### TEXT FOR ANALYSIS:
Congratulations to Maroondah resident Dr Graeme Lorimer, who has been named the recipient of the Bill Wilkins Volunteer Award for 2020.
The long-serving volunteer is the second person to receive the prestigious award in recognition of his 32 years of volunteering in Maroondah.
Mayor of Maroondah Cr Kylie Spears said Dr Lorimer’s outstanding contribution to the community as a dedicated conservationist has led to many positive environmental outcomes as well as recognition on a global scale.
“Dr Lorimer has been a tireless campaigner with enormous persistence for the conservation of the Kilsyth South Spider-orchid, which is considered to be one of the rarest plant species on earth. If not for his hard work and diligence, the species would likely have become extinct many years ago,” Cr Spears said.
In nominating Dr Lorimer for the award, Friends of Bungalook Conservation Reserves treasurer Kate Davies said:
“The beauty, naturalness, conservation values and fire safety of bushland across Maroondah have increased due to Graeme’s use and advocacy of new management approaches such as burning practices and approaches to weeding.
“The Kilsyth South Spider-orchid and perhaps the Porphyry Wallaby-grass would probably be extinct by now if not for Graeme’s voluntary efforts.
“In 2012, Graeme persuaded Council to deviate from policy and cooperate with him to organise a trial of controlled burning. The burn’s success led Council to change policy and organise burns in many reserves in Maroondah. The most recent burn at Bungalook Conservation Reserves more than doubled the world’s known population of Kilsyth South Spider-orchids.”
Dr Lorimer has spent three decades volunteering in Maroondah as a taxonomist and in government advisory and community education capacities. He is also a member of the Maroondah Environment Advisory Committee and has played a prominent role in groups including Friends of Bungalook Conservation Reserve and the Indigenous Flora and Fauna Association.
Cr Spears said Dr Lorimer’s contribution to science through his taxonomic work had proven invaluable, including the conservation and taxonomy of Wallaby Grasses (Rytidosperma) of which he is a global authority.

### DATA:
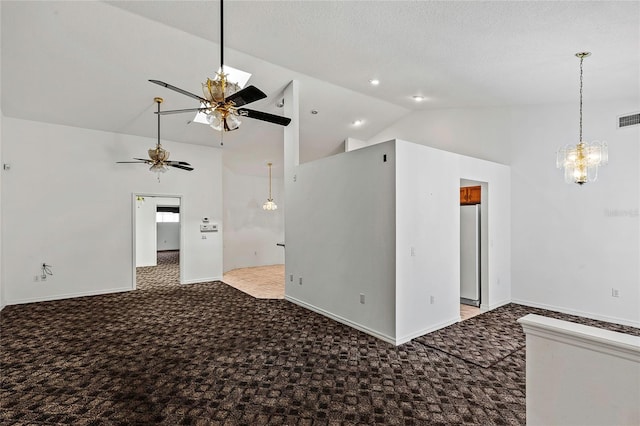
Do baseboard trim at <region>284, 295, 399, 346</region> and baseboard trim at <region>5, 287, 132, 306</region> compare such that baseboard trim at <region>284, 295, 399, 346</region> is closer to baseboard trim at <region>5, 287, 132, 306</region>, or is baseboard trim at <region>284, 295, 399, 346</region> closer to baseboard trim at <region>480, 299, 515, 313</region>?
baseboard trim at <region>480, 299, 515, 313</region>

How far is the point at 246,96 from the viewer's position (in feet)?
8.50

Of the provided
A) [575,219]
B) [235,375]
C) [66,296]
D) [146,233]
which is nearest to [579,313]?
[575,219]

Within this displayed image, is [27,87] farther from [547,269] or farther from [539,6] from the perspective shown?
[547,269]

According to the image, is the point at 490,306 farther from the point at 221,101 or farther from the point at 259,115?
the point at 221,101

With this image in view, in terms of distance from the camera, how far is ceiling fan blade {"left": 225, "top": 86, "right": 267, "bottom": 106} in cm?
249

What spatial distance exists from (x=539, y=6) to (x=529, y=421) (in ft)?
10.5

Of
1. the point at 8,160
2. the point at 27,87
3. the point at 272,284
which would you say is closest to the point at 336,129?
the point at 272,284

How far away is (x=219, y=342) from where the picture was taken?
154 inches

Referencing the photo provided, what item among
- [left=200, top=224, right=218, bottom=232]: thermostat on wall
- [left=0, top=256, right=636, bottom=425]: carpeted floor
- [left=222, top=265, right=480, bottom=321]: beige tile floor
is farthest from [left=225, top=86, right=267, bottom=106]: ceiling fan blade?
[left=200, top=224, right=218, bottom=232]: thermostat on wall

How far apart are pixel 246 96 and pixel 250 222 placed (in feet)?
25.5

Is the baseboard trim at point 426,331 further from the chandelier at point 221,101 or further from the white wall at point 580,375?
the chandelier at point 221,101

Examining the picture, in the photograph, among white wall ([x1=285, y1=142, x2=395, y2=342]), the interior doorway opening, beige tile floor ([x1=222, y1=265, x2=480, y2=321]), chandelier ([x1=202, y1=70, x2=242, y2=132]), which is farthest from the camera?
beige tile floor ([x1=222, y1=265, x2=480, y2=321])

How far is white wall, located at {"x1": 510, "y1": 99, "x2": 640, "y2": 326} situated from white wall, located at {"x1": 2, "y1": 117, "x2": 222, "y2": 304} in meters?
7.20

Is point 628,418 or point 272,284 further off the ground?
point 628,418
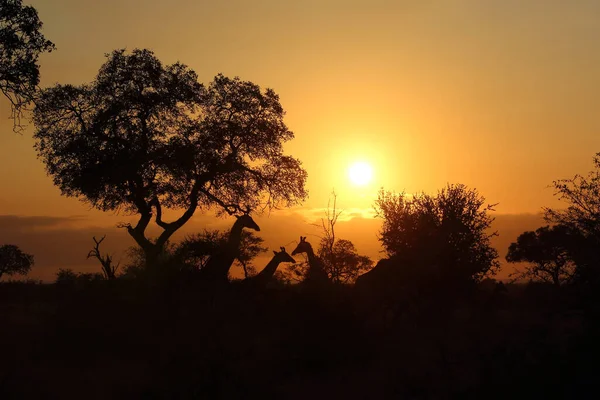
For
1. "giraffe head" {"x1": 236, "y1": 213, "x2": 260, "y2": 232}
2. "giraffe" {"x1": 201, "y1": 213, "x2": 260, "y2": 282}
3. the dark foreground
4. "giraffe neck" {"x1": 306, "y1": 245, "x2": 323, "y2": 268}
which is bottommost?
the dark foreground

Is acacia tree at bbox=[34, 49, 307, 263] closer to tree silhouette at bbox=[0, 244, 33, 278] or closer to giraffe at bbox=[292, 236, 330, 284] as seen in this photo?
giraffe at bbox=[292, 236, 330, 284]

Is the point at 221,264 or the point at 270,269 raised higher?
the point at 270,269

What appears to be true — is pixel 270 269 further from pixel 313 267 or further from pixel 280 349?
pixel 280 349

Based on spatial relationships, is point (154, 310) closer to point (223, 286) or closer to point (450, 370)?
point (223, 286)

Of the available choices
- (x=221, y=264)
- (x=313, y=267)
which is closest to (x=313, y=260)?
(x=313, y=267)

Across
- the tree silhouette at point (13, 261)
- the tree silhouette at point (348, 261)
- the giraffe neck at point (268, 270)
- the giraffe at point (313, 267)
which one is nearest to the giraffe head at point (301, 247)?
the giraffe at point (313, 267)

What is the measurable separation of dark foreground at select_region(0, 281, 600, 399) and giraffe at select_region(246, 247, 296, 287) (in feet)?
4.20

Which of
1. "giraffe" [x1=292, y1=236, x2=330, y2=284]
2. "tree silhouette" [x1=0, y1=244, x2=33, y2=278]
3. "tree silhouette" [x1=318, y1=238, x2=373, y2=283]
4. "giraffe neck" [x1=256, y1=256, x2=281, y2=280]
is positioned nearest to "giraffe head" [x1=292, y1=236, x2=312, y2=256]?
"giraffe" [x1=292, y1=236, x2=330, y2=284]

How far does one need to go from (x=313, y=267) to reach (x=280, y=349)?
35.6 ft

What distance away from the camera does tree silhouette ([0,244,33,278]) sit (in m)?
73.9

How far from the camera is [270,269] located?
31.9m

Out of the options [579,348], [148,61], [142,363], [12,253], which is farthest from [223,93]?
[12,253]

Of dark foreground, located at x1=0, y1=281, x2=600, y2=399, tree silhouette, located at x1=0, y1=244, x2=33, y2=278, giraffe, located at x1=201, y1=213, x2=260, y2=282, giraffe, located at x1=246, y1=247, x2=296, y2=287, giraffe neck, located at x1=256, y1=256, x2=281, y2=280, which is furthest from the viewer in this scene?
tree silhouette, located at x1=0, y1=244, x2=33, y2=278

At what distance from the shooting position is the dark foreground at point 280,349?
15.7 meters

### TASK REQUIREMENTS:
**a.** Summarize the article about Dr. Graeme Lorimer's volunteer award in two sentences.
**b.** According to the article about Dr. Graeme Lorimer's volunteer award, in what year did he persuade the Council to organize a trial of controlled burning?
**c.** Set down the stretch of the article about Dr. Graeme Lorimer's volunteer award from "Mayor of Maroondah" through "a global scale.".
The records come from a separate source.

### SOLUTIONS IN ORDER:
**a.** Maroondah resident Dr. Graeme Lorimer received the Bill Wilkins Volunteer Award for 2020 in recognition of his 32 years of volunteering in Maroondah. His conservation work, including persuading the Council to trial controlled burning, is credited with likely saving the Kilsyth South Spider-orchid from extinction.

**b.** 2012

**c.**
Mayor of Maroondah Cr Kylie Spears said Dr Lorimer’s outstanding contribution to the community as a dedicated conservationist has led to many positive environmental outcomes as well as recognition on a global scale.